I think I will just have to try things, due to the semi-rarity of N-oxides I do not think I will find a paper saying "the chemoselective reduction of azides in the presence of N-oxides "

[OC pro]

Generally I don´t trust these Indian Papers. I have seen a lot of scientific fraud. I give that

Much better is it to use 1,3-propanedithiol.  Tet. Lett. 1978, Volume 19, Issue 39, Pages 3633-3634.
It stinks but the reaction proceeds smoothly.

[sjb]

Caveat emptor, of course.

What else is in your molecule, could you afford to reduce it all, then reform the N-oxide?

S

[408]

Thanks OC, the sulfur route seems highly promising, and the solubility will likely work better for my compound.

sjb: As much as I would like to say my exact molecule, making assistance easier, unpublished work and all that...  Suffice to say the N-oxide is not possible to form when the amine is present using the reaction conditions I have been.

[Sam (NG)]

Should the Staudinger reaction not work for this (Reduction with triphenylphosphine, room temperature)? I had a quick search for reactions between triphenylphosphine and amine oxides, and found this: http://pubs.acs.org/doi/abs/10.1021/ja01515a050 which says that you need a high temperature to get reaction, so I would guess that your amine oxide should be alright at room temperature?

[408]

The literature method for removal of an N-oxide (ex furoxans to furazans) often involves a PR3 or PX3 species, allowing easy oxide loss by forming the strong P-O bond.  So I had immediately discounted the use of phosphorus agents...  But if temperature control would work, that would be great!  Due to the more difficult work up procedure, I may try this if the stinky method fails.  The produced dithiolane should be easy to separate.

[Sam (NG)]

You definitely know more than me RE: N-oxides so go how you feel.  I just found that paper with a quick search for triphenylphosphine and amine oxide.  I do some work with azides, and I was just offering what I knew from that perspective.

[orgopete]

This isn't based upon anything I know, but I am guessing that it would be easier to break an N-X>N-O>N-N>N-C bond. Hence, I am guessing this is going to be uphill. I would think you could do the reverse selectively, reduce the N-oxide in the presence of an azide.

[tritiger]

impossible, I think.

N-oxide must be reduced firstly.

you can use different Protecting Groups, then detach them one by one.

[408]

Orgopete:  But the mass spec of cpds containing both azide and N-oxide show an M-28 peak, and not an M-16 peak   So perhaps the N-N bonding is not as strong as you feel .

I finally got reagents in for the thiol reduction.  So I will know within a week if this works. 
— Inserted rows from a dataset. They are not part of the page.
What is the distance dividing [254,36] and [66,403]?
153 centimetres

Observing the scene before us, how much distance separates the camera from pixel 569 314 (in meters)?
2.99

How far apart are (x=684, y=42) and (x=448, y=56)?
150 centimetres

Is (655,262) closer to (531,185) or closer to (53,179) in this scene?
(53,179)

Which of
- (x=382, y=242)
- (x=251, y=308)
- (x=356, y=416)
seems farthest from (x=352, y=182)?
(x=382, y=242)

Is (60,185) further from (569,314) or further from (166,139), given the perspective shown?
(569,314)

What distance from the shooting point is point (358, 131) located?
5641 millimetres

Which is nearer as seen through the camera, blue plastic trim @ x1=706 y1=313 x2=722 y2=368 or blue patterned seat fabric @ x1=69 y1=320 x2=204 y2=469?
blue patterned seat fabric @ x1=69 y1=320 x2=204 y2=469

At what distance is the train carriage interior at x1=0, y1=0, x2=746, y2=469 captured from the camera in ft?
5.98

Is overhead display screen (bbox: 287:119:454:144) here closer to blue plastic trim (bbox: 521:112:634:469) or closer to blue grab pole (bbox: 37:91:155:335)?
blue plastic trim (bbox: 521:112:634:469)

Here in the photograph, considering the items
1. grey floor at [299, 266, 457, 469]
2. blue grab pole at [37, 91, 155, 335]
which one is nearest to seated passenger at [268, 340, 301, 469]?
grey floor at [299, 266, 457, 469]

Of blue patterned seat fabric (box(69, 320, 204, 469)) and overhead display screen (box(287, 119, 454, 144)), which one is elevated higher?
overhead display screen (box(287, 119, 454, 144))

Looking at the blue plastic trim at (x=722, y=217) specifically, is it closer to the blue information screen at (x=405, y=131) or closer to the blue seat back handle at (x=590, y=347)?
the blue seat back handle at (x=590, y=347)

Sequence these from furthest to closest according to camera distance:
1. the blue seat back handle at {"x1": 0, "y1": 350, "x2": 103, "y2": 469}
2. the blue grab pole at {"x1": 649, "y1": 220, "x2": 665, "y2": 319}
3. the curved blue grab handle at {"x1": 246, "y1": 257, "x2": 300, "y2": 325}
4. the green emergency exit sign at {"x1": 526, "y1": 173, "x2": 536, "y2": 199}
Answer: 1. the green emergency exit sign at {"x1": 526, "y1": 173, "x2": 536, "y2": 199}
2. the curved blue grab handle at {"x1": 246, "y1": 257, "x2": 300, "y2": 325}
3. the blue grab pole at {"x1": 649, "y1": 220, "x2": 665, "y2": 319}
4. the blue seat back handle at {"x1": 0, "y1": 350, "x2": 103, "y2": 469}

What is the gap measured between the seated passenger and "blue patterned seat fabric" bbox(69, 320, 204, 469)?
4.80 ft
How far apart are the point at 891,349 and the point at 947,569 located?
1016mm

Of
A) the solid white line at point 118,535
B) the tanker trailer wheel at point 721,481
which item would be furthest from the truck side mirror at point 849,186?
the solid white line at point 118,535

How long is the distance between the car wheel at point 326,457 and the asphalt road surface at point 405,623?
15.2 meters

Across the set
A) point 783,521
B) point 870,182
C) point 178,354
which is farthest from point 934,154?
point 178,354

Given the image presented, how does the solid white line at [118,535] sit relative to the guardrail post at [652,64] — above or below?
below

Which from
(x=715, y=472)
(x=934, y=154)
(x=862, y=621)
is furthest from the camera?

tritiger: based on what?  and what protecting groups would you suggest?

[408]

Ok, I am running this reaction.  I presume N2 should be eliminated if there is azide reduction occurring.  I have seen nothing yet. 

Perhaps I make more azide oxide, and then also run the staudiger reaction cold if this fails....

[408]

Amine oxide exists in the mass spec.  The azide oxide is gone. There may have been a small amount of oxide reduction, but that peak is not intense.

This really, really, stinks.  I am attempting to work up the reaction, and all my extracts stink!